1929 Rolls-Royce Phantom II Torpedo Tourer by Barker.
Some of Rolls-Royce's best customers during the 1920s and 1930s were the maharajas, the tribal leaders of India during the British Raj. Maharaja Rolls-Royces were regularly ordered to the rather unique specifications of their original owners, and frequently fitted with special-ordered features and ornately detailed bespoke coachwork.
This particular example was commissioned by the Ruling Chief of Nandgaon State, Mahant Sarveshwar Das, who served as the 10th chief, from 1913 to 1940. It rides on a long-wheelbase that measures 150 inches and was outfitted with a louvered hood, a polished nickel radiator shell, a rear-mounted luggage rack, and wire wheels shod in wide whitewall tires. There is a Tapley gradient meter, and nickeled cobra horn and tool trays mounted in the running boards.
The car wears coachwork by Barker & Company, one of England's longest-lived coachbuilders, with a heritage reaching back to horseless carriage days. The chassis was finished in Nile Blue and features a beltline that followed the lines of the hood. There are polished disc wheel covers, a vee'd windshield with built-in sun visors, Lucas P100 headlamps, a single driving lamp, dual fender lights, and two cowl-mounted spotlights. The interior was finished with the inlaid cabinetry which provides space for a silver tea service, a silver cigarette case, a lady's vanity, and cocktail accoutrements.
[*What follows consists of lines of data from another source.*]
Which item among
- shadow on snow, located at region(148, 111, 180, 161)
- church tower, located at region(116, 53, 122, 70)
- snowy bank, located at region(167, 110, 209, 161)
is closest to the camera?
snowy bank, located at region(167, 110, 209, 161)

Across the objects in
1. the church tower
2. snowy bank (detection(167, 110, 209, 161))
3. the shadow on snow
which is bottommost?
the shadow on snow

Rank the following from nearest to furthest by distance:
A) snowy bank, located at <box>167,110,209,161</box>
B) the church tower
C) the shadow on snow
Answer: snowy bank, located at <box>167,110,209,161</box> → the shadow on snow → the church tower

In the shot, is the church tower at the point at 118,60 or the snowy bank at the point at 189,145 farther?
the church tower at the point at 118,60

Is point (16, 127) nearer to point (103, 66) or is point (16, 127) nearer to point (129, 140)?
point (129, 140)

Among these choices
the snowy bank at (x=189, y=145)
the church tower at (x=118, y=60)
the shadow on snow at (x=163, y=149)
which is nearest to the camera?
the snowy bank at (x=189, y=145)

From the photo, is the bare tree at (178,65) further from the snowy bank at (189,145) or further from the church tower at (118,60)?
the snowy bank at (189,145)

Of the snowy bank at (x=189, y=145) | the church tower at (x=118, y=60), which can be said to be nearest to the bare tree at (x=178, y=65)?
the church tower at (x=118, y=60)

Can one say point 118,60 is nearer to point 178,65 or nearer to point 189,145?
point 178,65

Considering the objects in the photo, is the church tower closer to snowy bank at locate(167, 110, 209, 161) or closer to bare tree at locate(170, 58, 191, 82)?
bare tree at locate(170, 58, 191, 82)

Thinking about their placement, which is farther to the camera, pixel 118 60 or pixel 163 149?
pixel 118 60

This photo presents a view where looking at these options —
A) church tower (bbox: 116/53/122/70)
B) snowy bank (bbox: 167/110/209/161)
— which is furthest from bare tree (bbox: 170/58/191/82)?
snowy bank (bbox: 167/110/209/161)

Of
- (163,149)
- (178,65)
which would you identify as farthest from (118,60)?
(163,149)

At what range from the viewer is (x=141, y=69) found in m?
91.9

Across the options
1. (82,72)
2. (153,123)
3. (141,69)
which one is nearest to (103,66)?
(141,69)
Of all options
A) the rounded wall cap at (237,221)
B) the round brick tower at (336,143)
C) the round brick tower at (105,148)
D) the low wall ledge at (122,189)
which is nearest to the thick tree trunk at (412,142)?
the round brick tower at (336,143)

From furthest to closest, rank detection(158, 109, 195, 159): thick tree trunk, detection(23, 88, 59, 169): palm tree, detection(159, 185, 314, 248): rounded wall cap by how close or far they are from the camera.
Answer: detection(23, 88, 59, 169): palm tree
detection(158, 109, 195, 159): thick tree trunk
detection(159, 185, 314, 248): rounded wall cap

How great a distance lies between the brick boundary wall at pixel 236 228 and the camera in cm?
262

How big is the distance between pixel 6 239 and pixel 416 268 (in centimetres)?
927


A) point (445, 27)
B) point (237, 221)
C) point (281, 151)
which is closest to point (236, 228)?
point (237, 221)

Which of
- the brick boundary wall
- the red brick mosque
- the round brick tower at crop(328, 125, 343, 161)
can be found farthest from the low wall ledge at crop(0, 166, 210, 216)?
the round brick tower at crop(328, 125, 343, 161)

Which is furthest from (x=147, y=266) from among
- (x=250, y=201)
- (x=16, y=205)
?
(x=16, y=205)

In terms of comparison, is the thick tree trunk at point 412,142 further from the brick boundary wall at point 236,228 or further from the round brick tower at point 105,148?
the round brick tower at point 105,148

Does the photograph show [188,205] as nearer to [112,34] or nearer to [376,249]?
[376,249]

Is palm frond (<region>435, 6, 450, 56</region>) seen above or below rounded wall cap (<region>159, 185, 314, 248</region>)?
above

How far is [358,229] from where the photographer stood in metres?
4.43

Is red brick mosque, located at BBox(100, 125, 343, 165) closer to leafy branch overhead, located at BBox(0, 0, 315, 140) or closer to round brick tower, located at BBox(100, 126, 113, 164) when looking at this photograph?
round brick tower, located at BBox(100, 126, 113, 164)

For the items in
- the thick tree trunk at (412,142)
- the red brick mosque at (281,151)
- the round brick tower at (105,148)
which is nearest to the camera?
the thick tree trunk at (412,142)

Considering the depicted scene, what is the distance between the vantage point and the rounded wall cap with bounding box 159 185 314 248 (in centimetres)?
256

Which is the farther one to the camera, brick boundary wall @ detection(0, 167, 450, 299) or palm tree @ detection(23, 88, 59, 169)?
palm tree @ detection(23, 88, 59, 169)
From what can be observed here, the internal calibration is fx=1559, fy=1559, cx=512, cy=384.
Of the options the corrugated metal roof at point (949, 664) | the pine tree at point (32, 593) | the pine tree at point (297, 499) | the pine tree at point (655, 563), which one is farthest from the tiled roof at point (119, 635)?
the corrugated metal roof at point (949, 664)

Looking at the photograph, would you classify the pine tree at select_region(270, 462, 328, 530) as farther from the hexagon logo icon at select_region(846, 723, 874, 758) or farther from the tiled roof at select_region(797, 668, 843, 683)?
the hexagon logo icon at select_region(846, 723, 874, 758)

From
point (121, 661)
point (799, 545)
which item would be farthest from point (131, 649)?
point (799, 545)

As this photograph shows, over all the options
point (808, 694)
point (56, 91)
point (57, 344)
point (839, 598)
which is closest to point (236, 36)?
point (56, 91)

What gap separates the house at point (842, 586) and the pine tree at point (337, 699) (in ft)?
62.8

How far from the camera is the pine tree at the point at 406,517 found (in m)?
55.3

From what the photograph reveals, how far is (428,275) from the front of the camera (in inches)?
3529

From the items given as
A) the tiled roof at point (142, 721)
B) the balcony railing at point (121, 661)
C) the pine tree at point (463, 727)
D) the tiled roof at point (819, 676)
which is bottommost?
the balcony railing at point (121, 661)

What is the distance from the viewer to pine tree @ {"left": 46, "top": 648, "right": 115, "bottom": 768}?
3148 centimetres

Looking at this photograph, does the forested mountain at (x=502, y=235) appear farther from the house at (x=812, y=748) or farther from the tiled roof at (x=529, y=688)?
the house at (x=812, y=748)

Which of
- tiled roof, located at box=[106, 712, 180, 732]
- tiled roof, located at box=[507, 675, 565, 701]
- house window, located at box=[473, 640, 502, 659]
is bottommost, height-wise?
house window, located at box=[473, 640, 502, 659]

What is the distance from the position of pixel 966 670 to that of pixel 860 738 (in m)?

Final testing occurred at Barker & Co on 7/3/30 and shipped per SS Bangalore on 28/3/30 (London-Calcutta). It was featured in the August 1930 issue of The Autocar.
In 1966 Ray Howard, an American enthusiast working in India, discovered the car in the ownership of the Maharaja of Orissa. He was able to purchase and export four of the automobiles, which was shipped to Italy, serviced, and then driven across the continent to England by its new owner. In November 1967 it finally arrived, at the end of a long ocean voyage, at the Howard family home in Oregon.
When Mr. Howard retired to Hawaii, the Rolls-Royce accompanied him to the islands. A restoration began, but Mr. Howard lost enthusiasm after dismantling it. The project remained unfinished for a quarter century, until its acquisition by Mr. Richard Hooper. Mr. Hooper completed the work. Further work continued under the care of its next owner, who refinished the body, reupholstered the interior, and improved its interior cabinetry, which still contains many of the original accessories.